(Dataset records)
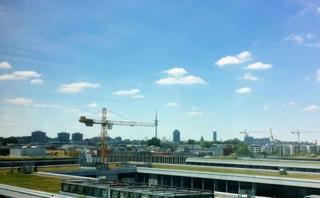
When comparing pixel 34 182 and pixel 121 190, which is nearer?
pixel 121 190

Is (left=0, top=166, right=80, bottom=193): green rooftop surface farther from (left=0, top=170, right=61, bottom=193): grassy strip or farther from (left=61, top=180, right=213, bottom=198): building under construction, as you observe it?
(left=61, top=180, right=213, bottom=198): building under construction

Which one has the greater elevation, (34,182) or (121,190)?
(121,190)

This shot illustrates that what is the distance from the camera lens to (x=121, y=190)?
42438 mm

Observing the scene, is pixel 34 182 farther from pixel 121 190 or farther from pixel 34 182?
pixel 121 190

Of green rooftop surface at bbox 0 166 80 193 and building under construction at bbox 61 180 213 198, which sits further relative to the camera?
green rooftop surface at bbox 0 166 80 193

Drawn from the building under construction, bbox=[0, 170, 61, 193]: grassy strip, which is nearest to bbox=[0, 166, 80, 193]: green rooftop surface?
bbox=[0, 170, 61, 193]: grassy strip

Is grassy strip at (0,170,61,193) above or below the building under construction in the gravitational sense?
below

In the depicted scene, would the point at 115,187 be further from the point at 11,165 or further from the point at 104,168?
the point at 11,165

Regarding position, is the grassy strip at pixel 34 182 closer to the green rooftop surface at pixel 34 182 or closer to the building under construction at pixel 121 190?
the green rooftop surface at pixel 34 182

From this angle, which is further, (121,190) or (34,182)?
(34,182)

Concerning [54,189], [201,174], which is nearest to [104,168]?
[201,174]

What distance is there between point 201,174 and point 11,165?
43346mm

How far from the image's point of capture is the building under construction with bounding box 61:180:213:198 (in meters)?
39.3

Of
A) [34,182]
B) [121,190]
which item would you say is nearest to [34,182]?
[34,182]
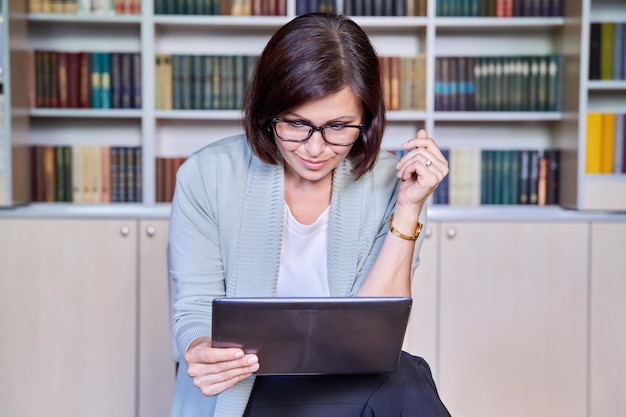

§ **Exercise**:
Update the data above by replacing "camera lens" with "camera sensor" throughout and keeping everything else the same. Leave the pictures out of your answer.

§ **Response for this exercise**:
When comparing pixel 34 182 and pixel 121 190, which is nearer?
pixel 121 190

Is (left=0, top=166, right=80, bottom=193): green rooftop surface farther from (left=0, top=170, right=61, bottom=193): grassy strip or farther from (left=61, top=180, right=213, bottom=198): building under construction, as you observe it?
(left=61, top=180, right=213, bottom=198): building under construction

Which one has the greater elevation, (34,182) or (121,190)?
(121,190)

This shot illustrates that what is the distance from the camera sensor to (x=121, y=190)?
42438 mm

Observing the scene, is pixel 34 182 farther from pixel 121 190 or farther from pixel 34 182?
pixel 121 190

Of green rooftop surface at bbox 0 166 80 193 and building under construction at bbox 61 180 213 198, which sits further relative to the camera?
green rooftop surface at bbox 0 166 80 193

Drawn from the building under construction, bbox=[0, 170, 61, 193]: grassy strip, which is nearest to bbox=[0, 166, 80, 193]: green rooftop surface?
bbox=[0, 170, 61, 193]: grassy strip

Is grassy strip at (0,170,61,193) above or below the building under construction in the gravitational sense?
below

In the depicted scene, would the point at 115,187 be further from the point at 11,165 or further from the point at 104,168?
the point at 11,165

Regarding position, is the grassy strip at pixel 34 182 closer to the green rooftop surface at pixel 34 182 or closer to the building under construction at pixel 121 190?
the green rooftop surface at pixel 34 182

From this angle, which is further, (121,190) or (34,182)?
(34,182)

Concerning [54,189], [201,174], which is nearest to [104,168]?
[201,174]

What distance is there between point 201,174 and point 11,165?
43346mm

How far from the image's point of capture is the building under construction with bounding box 61:180:213:198 (in meters)?
39.3

Of
A) [34,182]
B) [121,190]
which item would you say is nearest to [34,182]?
[34,182]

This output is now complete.